In February 1983 he attended an International Crane Workshop in Bharatpur, India, and was forced to return early after falling ill. He returned to Bautzen (then part of East Germany) where he died.

==Works==
(selection)

- Unser Kuckuck, ("Our cuckoo"). A. Ziemsen Verlag, Wittenberg, 1949.
- Der Vogel und sein Ei, ("The bird and its egg"). A. Ziemsen Verlag, Wittenberg, 1949.
- Die Vogelwelt Macedoniens, ("The avifauna of Macedonia"). Akademische Verlagsgesellschaft, Leipzig, 1950.
- Die Vögel der Seen und Teiche, ("The birds of lakes and ponds"). Neumann Verlag, Radebeul, 1952.
- Die Vögel in Feld und Flur, ("The birds of fields and meadows"). Neumann Verlag, Radebeul, 1954.
- Die Vögel der Erde. Systematische Übersicht, ("The birds of the world. Systematic review"). Duncker u. Humblot Verlag, Berlin, 1954.
- Die Vögel in Haus, Hof und Garten, ("The birds of the house, yard and garden"). Neumann Verlag, Radebeul, 1957.
- Der Vogel und seine Jungen, ("The bird and its young"). Neue Brehm Bücherei 41, 1959.
- Die Vögel in Wald und Heide, ("The birds in forest and heath"). Neumann Verlag, Radebeul, 1959.
- Die Vögel an Strand und Watt, ("The birds on the beach and coastal strip"). Neumann Verlag, Radebeul, 1962.
- Wir bestimmen die Vögel Europas, ("The identification of the birds of Europe"). Neumann Verlag, Radebeul, 1966.
- Kein Ei gleicht dem anderen.

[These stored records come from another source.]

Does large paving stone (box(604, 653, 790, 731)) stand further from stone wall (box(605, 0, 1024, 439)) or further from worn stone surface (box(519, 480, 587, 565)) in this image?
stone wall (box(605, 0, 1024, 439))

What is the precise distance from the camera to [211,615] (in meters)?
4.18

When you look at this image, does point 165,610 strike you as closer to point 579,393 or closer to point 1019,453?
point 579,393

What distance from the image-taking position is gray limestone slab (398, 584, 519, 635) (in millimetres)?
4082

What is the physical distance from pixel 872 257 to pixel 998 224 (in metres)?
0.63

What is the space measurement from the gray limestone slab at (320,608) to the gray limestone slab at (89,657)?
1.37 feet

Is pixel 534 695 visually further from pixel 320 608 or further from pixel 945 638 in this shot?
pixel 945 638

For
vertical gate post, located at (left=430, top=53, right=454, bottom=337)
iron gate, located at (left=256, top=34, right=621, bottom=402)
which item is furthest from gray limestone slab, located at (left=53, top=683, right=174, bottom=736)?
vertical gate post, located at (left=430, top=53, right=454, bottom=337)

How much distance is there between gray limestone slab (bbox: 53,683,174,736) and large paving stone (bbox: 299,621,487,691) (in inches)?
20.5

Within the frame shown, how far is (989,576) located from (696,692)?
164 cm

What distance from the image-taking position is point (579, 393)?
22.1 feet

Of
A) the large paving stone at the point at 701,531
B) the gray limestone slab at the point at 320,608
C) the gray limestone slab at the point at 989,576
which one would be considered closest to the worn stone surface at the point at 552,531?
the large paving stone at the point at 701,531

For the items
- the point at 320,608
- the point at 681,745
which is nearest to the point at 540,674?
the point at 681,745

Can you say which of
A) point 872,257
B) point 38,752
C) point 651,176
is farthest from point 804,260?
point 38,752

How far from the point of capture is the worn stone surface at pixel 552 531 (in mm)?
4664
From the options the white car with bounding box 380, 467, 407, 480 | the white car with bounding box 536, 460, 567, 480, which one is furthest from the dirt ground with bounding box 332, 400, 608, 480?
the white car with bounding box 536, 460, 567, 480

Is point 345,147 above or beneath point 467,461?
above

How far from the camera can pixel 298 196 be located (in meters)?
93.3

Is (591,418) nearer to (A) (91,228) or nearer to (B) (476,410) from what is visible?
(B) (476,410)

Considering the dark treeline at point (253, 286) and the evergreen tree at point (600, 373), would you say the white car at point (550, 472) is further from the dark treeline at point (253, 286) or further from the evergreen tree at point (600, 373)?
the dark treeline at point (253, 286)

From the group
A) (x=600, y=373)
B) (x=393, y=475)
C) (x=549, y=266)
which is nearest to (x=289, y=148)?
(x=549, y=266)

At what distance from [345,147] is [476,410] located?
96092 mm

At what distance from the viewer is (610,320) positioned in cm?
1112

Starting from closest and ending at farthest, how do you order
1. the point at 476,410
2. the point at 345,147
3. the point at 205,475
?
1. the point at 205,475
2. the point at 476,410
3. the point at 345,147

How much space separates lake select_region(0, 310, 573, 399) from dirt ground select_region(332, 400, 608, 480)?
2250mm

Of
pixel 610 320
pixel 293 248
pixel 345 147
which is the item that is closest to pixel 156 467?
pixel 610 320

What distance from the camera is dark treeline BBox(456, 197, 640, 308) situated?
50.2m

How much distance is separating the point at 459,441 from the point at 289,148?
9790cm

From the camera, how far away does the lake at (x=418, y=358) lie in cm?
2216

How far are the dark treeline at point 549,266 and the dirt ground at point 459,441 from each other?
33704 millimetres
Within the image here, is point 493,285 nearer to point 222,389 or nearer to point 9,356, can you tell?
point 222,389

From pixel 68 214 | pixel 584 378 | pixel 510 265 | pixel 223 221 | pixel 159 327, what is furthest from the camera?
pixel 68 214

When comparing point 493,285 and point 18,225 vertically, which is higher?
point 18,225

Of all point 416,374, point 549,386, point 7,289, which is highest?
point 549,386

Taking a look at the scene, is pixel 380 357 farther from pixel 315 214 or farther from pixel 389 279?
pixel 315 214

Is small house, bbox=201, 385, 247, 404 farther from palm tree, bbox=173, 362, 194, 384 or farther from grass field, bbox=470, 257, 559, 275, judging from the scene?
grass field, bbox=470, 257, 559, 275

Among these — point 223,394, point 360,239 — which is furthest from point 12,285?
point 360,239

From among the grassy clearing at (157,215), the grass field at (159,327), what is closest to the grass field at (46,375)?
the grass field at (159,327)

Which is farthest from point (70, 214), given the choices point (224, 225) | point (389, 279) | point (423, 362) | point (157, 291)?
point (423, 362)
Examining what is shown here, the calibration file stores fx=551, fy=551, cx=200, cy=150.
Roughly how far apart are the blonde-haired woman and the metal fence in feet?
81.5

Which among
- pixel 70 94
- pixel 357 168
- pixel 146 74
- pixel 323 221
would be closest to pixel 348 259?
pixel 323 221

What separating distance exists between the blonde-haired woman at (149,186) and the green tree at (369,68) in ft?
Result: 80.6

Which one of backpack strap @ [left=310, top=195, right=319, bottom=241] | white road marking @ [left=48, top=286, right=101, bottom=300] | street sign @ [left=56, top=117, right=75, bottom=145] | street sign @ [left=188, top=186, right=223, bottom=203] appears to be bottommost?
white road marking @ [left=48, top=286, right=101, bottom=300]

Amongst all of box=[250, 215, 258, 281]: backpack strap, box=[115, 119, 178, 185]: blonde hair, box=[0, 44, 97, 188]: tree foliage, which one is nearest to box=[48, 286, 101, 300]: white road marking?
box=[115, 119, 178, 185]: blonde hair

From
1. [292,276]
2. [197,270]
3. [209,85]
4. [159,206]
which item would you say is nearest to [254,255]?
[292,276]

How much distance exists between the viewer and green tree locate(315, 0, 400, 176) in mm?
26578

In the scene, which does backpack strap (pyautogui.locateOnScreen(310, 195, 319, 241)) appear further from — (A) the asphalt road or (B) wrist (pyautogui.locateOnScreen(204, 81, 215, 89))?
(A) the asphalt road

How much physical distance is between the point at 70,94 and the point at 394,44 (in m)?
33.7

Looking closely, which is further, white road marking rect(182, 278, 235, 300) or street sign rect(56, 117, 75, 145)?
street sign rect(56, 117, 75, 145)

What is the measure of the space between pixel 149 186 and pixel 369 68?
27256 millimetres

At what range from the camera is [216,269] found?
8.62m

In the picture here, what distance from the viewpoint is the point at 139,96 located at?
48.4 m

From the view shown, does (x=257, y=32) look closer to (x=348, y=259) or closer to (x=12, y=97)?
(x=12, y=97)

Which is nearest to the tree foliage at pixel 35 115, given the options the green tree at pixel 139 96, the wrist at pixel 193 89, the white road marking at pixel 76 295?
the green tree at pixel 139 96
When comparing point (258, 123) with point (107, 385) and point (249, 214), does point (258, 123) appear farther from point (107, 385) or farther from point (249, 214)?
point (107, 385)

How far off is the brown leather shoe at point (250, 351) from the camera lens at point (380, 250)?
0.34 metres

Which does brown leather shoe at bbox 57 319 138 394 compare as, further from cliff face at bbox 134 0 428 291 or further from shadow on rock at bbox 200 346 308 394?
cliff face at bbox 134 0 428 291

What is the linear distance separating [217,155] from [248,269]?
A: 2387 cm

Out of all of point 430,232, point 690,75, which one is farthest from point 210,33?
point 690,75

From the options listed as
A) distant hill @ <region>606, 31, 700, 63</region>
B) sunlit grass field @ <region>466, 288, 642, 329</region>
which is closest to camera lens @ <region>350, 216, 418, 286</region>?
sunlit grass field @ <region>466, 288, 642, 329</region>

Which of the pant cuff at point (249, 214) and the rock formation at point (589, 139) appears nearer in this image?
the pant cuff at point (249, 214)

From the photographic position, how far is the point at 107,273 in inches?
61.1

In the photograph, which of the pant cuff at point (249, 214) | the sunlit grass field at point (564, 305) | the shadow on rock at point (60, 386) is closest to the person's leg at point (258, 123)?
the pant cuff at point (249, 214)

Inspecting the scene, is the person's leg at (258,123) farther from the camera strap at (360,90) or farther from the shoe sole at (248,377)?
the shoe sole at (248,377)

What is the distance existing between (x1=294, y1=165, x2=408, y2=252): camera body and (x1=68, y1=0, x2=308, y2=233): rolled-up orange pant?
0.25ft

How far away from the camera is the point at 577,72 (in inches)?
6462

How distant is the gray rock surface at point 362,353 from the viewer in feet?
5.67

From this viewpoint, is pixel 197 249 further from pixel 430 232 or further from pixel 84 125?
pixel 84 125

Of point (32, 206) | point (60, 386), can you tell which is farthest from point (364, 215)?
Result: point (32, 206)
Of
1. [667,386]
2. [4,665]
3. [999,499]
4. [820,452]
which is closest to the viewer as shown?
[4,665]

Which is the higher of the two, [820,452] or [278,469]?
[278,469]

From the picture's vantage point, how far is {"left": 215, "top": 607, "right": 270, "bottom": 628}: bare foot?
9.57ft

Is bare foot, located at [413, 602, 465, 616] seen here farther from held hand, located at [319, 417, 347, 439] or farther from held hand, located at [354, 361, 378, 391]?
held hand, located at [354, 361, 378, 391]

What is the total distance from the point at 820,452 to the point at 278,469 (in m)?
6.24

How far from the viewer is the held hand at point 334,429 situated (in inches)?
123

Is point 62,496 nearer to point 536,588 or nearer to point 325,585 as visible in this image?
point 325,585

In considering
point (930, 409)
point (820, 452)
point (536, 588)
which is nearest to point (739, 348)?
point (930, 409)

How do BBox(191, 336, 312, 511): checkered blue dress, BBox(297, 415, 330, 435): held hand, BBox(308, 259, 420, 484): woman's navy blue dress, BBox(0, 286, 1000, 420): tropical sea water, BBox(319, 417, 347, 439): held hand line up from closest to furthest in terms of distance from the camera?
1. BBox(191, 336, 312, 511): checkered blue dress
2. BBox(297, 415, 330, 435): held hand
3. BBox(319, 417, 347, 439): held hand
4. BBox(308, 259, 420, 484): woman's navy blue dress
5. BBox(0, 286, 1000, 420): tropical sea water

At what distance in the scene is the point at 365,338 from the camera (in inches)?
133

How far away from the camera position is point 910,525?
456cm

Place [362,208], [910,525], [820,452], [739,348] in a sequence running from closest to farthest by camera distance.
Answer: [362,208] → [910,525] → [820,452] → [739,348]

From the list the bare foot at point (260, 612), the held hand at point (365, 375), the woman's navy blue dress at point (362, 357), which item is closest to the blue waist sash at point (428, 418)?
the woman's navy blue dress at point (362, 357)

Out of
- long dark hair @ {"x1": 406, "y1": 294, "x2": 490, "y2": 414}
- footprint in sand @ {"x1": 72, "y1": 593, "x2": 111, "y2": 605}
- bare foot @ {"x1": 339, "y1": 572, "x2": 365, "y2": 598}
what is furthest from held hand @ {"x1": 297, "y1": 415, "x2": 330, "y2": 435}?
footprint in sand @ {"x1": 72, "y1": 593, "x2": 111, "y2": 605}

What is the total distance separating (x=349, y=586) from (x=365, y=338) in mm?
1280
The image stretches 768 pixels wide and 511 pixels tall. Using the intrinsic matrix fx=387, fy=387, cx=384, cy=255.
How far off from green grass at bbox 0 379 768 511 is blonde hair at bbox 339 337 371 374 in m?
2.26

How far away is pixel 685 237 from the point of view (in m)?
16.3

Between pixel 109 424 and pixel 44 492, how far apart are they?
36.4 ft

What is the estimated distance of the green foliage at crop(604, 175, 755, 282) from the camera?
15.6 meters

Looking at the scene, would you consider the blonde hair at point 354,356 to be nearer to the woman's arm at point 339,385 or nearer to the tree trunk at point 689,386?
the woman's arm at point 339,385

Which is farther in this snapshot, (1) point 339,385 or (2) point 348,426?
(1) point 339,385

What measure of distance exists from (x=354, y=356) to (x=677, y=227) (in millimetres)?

Unterhaltsames und Lehrreiches über die Vögel und ihre Eier, ("No egg is like another. Entertaining and instructive facts about the birds and their eggs"). Neumann Verlag, Radebeul, 1967.
- Die Eier der Vögel Europas. Eine Darstellung der Brutbiologie aller in Europa brütenden Vogelarten, ("The eggs of birds in Europe. An account of the breeding biology of birds breeding in Europe"). 2 Bände (Volumes). Neumann Verlag, Radebeul, 1974.
- Verzeichnis der Vögel der Deutschen Demokratischen Republik, ("List of birds of the German Democratic Republic"). Neumann Verlag, Leipzig, Radebeul, 1981.